How to complete this task>
Write out every entry exactly as it stands.

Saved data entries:
---*---
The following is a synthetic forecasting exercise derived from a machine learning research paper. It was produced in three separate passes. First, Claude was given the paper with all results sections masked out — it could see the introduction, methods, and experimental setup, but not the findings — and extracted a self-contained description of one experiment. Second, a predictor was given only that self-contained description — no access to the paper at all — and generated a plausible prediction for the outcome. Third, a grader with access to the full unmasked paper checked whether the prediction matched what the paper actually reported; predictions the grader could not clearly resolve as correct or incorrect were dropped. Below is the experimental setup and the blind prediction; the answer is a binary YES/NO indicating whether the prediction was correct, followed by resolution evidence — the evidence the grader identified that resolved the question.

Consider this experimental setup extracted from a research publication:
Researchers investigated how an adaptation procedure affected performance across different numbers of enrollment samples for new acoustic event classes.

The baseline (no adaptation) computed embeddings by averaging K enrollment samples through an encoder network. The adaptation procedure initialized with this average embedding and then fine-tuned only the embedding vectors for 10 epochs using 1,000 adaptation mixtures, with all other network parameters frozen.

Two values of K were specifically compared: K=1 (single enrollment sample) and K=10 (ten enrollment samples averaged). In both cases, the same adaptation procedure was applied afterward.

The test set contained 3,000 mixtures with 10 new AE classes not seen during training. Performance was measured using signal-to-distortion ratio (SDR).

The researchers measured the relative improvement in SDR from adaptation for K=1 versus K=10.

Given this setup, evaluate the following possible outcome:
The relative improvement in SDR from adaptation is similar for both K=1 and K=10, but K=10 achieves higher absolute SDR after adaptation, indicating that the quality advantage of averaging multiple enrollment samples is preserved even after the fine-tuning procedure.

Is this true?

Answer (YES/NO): YES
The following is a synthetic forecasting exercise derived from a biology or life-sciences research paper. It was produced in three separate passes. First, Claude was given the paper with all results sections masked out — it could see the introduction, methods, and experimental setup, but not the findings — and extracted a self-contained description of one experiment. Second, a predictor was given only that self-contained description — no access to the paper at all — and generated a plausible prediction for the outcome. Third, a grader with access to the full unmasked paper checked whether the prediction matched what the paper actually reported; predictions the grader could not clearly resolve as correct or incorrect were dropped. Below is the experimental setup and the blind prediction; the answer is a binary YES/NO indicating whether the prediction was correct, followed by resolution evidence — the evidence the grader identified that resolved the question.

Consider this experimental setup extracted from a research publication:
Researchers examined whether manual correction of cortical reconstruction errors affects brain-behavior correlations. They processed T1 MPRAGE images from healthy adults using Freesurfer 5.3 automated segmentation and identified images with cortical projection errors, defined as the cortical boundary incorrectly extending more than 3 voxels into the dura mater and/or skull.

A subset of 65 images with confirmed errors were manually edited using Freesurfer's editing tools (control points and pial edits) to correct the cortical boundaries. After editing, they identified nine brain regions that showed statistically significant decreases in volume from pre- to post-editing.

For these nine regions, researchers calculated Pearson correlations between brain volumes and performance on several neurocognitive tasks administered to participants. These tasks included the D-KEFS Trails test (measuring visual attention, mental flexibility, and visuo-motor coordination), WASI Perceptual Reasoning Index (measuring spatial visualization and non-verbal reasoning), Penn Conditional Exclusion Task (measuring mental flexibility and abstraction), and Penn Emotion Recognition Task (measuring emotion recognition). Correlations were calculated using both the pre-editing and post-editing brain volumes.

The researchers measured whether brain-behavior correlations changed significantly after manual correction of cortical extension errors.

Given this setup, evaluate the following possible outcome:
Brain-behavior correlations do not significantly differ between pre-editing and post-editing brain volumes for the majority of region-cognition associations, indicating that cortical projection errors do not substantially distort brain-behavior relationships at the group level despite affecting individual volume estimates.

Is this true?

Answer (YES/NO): YES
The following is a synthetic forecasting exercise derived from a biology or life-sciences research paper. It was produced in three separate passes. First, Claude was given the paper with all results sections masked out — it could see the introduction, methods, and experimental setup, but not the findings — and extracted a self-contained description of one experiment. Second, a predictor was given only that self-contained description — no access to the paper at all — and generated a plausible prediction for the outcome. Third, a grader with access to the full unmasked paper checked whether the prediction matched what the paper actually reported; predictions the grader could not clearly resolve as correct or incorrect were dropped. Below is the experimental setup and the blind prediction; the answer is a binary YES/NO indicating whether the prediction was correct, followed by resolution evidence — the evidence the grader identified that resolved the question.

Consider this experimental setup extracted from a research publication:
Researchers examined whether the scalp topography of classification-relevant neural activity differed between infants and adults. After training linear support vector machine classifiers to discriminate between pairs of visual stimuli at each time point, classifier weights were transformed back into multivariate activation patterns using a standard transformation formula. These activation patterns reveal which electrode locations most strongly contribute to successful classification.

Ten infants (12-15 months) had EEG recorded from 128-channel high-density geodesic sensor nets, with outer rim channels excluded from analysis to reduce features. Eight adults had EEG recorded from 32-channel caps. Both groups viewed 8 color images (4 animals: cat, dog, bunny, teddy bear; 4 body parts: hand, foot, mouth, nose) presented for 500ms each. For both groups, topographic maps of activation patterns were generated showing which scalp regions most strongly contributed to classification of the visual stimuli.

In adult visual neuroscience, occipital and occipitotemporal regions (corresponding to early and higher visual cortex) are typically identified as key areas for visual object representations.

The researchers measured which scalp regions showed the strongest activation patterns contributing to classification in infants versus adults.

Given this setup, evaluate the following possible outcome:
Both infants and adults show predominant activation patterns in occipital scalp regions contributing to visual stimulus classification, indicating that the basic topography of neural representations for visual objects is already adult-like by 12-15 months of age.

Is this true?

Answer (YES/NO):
---*---
Completed task>
The following is a synthetic forecasting exercise derived from a machine learning research paper. It was produced in three separate passes. First, Claude was given the paper with all results sections masked out — it could see the introduction, methods, and experimental setup, but not the findings — and extracted a self-contained description of one experiment. Second, a predictor was given only that self-contained description — no access to the paper at all — and generated a plausible prediction for the outcome. Third, a grader with access to the full unmasked paper checked whether the prediction matched what the paper actually reported; predictions the grader could not clearly resolve as correct or incorrect were dropped. Below is the experimental setup and the blind prediction; the answer is a binary YES/NO indicating whether the prediction was correct, followed by resolution evidence — the evidence the grader identified that resolved the question.

Consider this experimental setup extracted from a research publication:
Researchers investigated how an adaptation procedure affected performance across different numbers of enrollment samples for new acoustic event classes.

The baseline (no adaptation) computed embeddings by averaging K enrollment samples through an encoder network. The adaptation procedure initialized with this average embedding and then fine-tuned only the embedding vectors for 10 epochs using 1,000 adaptation mixtures, with all other network parameters frozen.

Two values of K were specifically compared: K=1 (single enrollment sample) and K=10 (ten enrollment samples averaged). In both cases, the same adaptation procedure was applied afterward.

The test set contained 3,000 mixtures with 10 new AE classes not seen during training. Performance was measured using signal-to-distortion ratio (SDR).

The researchers measured the relative improvement in SDR from adaptation for K=1 versus K=10.

Given this setup, evaluate the following possible outcome:
The relative improvement in SDR from adaptation is similar for both K=1 and K=10, but K=10 achieves higher absolute SDR after adaptation, indicating that the quality advantage of averaging multiple enrollment samples is preserved even after the fine-tuning procedure.

Is this true?

Answer (YES/NO): YES
The following is a synthetic forecasting exercise derived from a biology or life-sciences research paper. It was produced in three separate passes. First, Claude was given the paper with all results sections masked out — it could see the introduction, methods, and experimental setup, but not the findings — and extracted a self-contained description of one experiment. Second, a predictor was given only that self-contained description — no access to the paper at all — and generated a plausible prediction for the outcome. Third, a grader with access to the full unmasked paper checked whether the prediction matched what the paper actually reported; predictions the grader could not clearly resolve as correct or incorrect were dropped. Below is the experimental setup and the blind prediction; the answer is a binary YES/NO indicating whether the prediction was correct, followed by resolution evidence — the evidence the grader identified that resolved the question.

Consider this experimental setup extracted from a research publication:
Researchers examined whether manual correction of cortical reconstruction errors affects brain-behavior correlations. They processed T1 MPRAGE images from healthy adults using Freesurfer 5.3 automated segmentation and identified images with cortical projection errors, defined as the cortical boundary incorrectly extending more than 3 voxels into the dura mater and/or skull.

A subset of 65 images with confirmed errors were manually edited using Freesurfer's editing tools (control points and pial edits) to correct the cortical boundaries. After editing, they identified nine brain regions that showed statistically significant decreases in volume from pre- to post-editing.

For these nine regions, researchers calculated Pearson correlations between brain volumes and performance on several neurocognitive tasks administered to participants. These tasks included the D-KEFS Trails test (measuring visual attention, mental flexibility, and visuo-motor coordination), WASI Perceptual Reasoning Index (measuring spatial visualization and non-verbal reasoning), Penn Conditional Exclusion Task (measuring mental flexibility and abstraction), and Penn Emotion Recognition Task (measuring emotion recognition). Correlations were calculated using both the pre-editing and post-editing brain volumes.

The researchers measured whether brain-behavior correlations changed significantly after manual correction of cortical extension errors.

Given this setup, evaluate the following possible outcome:
Brain-behavior correlations do not significantly differ between pre-editing and post-editing brain volumes for the majority of region-cognition associations, indicating that cortical projection errors do not substantially distort brain-behavior relationships at the group level despite affecting individual volume estimates.

Is this true?

Answer (YES/NO): YES
The following is a synthetic forecasting exercise derived from a biology or life-sciences research paper. It was produced in three separate passes. First, Claude was given the paper with all results sections masked out — it could see the introduction, methods, and experimental setup, but not the findings — and extracted a self-contained description of one experiment. Second, a predictor was given only that self-contained description — no access to the paper at all — and generated a plausible prediction for the outcome. Third, a grader with access to the full unmasked paper checked whether the prediction matched what the paper actually reported; predictions the grader could not clearly resolve as correct or incorrect were dropped. Below is the experimental setup and the blind prediction; the answer is a binary YES/NO indicating whether the prediction was correct, followed by resolution evidence — the evidence the grader identified that resolved the question.

Consider this experimental setup extracted from a research publication:
Researchers examined whether the scalp topography of classification-relevant neural activity differed between infants and adults. After training linear support vector machine classifiers to discriminate between pairs of visual stimuli at each time point, classifier weights were transformed back into multivariate activation patterns using a standard transformation formula. These activation patterns reveal which electrode locations most strongly contribute to successful classification.

Ten infants (12-15 months) had EEG recorded from 128-channel high-density geodesic sensor nets, with outer rim channels excluded from analysis to reduce features. Eight adults had EEG recorded from 32-channel caps. Both groups viewed 8 color images (4 animals: cat, dog, bunny, teddy bear; 4 body parts: hand, foot, mouth, nose) presented for 500ms each. For both groups, topographic maps of activation patterns were generated showing which scalp regions most strongly contributed to classification of the visual stimuli.

In adult visual neuroscience, occipital and occipitotemporal regions (corresponding to early and higher visual cortex) are typically identified as key areas for visual object representations.

The researchers measured which scalp regions showed the strongest activation patterns contributing to classification in infants versus adults.

Given this setup, evaluate the following possible outcome:
Both infants and adults show predominant activation patterns in occipital scalp regions contributing to visual stimulus classification, indicating that the basic topography of neural representations for visual objects is already adult-like by 12-15 months of age.

Is this true?

Answer (YES/NO):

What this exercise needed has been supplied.